The original collection of the Folgers centered on Shakespeare and English drama of his age. It consisted of rare books and manuscripts from the period as well as more recent writings, art, and ephemera related to Shakespeare and English drama. The latter category included prints, photographs, playbills, promptbooks, paintings, and reference books of many kinds.
From the beginning, the Folgers recognized that neither Shakespeare nor the English drama of his time could be studied in isolation. Therefore their holdings included numerous items bearing upon Renaissance English culture and civilization more generally and tracing the interpretation of Shakespearean drama to modern times.
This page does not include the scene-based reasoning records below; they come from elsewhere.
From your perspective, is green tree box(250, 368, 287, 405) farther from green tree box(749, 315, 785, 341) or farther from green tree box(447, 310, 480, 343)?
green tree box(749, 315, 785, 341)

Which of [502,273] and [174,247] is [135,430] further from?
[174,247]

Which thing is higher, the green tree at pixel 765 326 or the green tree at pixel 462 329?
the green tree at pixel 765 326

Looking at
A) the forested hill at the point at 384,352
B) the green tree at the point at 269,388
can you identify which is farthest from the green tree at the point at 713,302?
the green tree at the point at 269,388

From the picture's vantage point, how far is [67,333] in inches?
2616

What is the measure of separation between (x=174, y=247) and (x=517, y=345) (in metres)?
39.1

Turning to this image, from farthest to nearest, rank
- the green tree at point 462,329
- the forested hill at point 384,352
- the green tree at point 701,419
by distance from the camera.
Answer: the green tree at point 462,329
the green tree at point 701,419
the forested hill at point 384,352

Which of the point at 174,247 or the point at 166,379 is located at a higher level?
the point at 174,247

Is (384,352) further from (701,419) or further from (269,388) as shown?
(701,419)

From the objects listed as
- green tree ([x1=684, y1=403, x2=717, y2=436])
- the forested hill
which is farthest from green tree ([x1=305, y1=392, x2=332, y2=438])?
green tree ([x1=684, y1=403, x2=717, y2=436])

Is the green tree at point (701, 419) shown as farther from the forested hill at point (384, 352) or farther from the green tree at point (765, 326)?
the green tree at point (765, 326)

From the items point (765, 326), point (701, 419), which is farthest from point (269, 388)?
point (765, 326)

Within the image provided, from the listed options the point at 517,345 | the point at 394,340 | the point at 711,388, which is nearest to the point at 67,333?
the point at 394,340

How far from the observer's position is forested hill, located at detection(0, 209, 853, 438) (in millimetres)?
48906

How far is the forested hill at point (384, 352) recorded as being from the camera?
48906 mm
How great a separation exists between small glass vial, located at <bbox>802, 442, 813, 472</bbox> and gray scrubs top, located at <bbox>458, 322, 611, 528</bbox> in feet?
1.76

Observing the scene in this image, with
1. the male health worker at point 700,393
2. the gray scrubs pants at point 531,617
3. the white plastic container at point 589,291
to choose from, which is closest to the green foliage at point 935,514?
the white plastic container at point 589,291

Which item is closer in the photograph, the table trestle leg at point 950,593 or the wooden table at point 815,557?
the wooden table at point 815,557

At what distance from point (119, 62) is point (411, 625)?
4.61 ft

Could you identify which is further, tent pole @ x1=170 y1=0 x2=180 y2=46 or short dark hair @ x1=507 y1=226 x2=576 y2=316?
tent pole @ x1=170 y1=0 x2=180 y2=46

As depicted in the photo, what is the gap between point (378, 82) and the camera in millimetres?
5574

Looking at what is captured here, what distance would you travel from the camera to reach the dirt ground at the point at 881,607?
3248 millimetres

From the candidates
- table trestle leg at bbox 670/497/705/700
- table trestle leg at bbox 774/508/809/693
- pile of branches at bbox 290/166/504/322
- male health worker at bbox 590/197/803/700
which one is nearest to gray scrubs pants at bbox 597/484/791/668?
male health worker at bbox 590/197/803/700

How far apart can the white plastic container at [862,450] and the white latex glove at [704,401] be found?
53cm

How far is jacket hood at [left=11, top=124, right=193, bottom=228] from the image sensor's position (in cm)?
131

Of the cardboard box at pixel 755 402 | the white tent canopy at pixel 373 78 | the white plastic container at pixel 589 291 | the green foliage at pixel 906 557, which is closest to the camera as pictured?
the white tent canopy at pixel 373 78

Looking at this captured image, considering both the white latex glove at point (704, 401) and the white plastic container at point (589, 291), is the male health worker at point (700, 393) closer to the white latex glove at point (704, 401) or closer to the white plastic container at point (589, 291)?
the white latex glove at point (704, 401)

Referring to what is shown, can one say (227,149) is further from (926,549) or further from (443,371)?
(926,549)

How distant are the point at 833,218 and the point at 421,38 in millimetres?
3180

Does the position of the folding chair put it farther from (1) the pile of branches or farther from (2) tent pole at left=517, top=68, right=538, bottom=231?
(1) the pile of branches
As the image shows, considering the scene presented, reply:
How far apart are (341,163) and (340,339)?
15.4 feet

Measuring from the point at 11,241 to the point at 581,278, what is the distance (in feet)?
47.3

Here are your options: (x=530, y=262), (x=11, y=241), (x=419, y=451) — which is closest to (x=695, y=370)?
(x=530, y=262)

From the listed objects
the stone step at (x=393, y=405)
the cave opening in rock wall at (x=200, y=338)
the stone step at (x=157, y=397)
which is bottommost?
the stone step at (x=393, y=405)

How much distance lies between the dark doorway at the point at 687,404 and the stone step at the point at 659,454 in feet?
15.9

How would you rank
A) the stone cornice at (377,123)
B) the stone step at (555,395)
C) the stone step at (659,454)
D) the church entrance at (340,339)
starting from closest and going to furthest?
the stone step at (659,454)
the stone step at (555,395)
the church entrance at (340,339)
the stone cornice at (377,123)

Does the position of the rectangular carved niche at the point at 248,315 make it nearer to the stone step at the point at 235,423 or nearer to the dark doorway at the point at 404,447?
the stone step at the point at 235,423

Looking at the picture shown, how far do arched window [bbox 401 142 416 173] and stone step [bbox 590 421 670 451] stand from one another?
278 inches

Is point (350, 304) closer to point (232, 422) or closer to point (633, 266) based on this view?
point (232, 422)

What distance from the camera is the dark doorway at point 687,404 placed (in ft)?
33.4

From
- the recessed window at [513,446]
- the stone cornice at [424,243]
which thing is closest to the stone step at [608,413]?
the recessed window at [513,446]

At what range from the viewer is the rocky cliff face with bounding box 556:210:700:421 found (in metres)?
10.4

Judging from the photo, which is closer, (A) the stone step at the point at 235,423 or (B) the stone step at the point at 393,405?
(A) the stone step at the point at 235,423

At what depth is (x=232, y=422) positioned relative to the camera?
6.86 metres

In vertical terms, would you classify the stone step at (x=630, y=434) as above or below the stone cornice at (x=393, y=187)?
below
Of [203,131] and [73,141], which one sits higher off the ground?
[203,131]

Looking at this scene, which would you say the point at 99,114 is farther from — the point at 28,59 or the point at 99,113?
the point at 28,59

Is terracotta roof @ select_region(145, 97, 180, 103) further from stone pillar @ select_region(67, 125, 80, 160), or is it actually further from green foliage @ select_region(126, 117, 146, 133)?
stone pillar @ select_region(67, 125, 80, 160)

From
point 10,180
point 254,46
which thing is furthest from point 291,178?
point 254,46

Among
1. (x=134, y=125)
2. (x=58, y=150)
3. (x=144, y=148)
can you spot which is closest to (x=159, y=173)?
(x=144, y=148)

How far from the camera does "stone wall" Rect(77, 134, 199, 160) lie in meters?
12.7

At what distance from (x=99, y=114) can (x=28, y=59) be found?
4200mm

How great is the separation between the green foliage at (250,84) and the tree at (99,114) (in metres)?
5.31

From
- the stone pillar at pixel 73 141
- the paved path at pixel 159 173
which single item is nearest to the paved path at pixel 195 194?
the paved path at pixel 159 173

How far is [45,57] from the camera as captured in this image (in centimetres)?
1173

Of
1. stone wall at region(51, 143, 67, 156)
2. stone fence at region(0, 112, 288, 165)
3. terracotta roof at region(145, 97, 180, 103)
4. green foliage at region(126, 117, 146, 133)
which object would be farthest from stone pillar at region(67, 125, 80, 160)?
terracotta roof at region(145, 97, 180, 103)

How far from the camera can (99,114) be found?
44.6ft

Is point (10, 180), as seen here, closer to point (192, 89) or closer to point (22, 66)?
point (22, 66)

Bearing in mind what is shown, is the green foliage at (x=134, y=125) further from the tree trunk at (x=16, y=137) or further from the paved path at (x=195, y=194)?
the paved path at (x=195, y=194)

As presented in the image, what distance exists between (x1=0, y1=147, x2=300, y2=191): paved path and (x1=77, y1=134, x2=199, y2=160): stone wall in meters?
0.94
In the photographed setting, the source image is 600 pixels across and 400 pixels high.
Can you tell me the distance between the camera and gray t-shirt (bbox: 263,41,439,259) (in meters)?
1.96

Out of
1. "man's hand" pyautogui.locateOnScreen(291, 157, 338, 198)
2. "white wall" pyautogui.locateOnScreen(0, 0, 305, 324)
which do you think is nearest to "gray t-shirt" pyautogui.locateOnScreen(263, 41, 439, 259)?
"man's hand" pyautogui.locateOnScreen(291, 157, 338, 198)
The Folgers also turned to continental Europe for materials that influenced or reflected English thought and values, and made English culture in its various dimensions understandable in the larger context of Western European civilization.
Since the opening of the Folger Shakespeare Library in 1932, the collection has grown on the foundations laid by the Folgers themselves but has broadened in its comprehensiveness. The purchase of the Harmsworth collection in 1938 widened the focus to embrace all of English civilization from the beginning of printing to 1640.
Over the years, the field of acquisition was expanded to include all English books published between 1641 and 1700 as well as influential English books through the first quarter of the eighteenth century.
Dr. Louis B. Wright (Director, 1948–1968) also made substantial additions to the Folger's collection of Continental books and manuscripts dating from the Renaissance through the early modern period.
At the same time, the library began a concerted effort to strengthen the reference collection in realization that a dependence on the Library of Congress for such materials was inefficient and impractical. These additions allowed the Folger to become a major research library not only for the English Renaissance but also for the Renaissance generally and a prime source in this country for the study of the Italian Renaissance, the Reformation, early exploration, and for the great movements of drama, literature, history, and thought on the Continent in this period. As anticipated, these additions also enhanced the utility of the Library's English collection.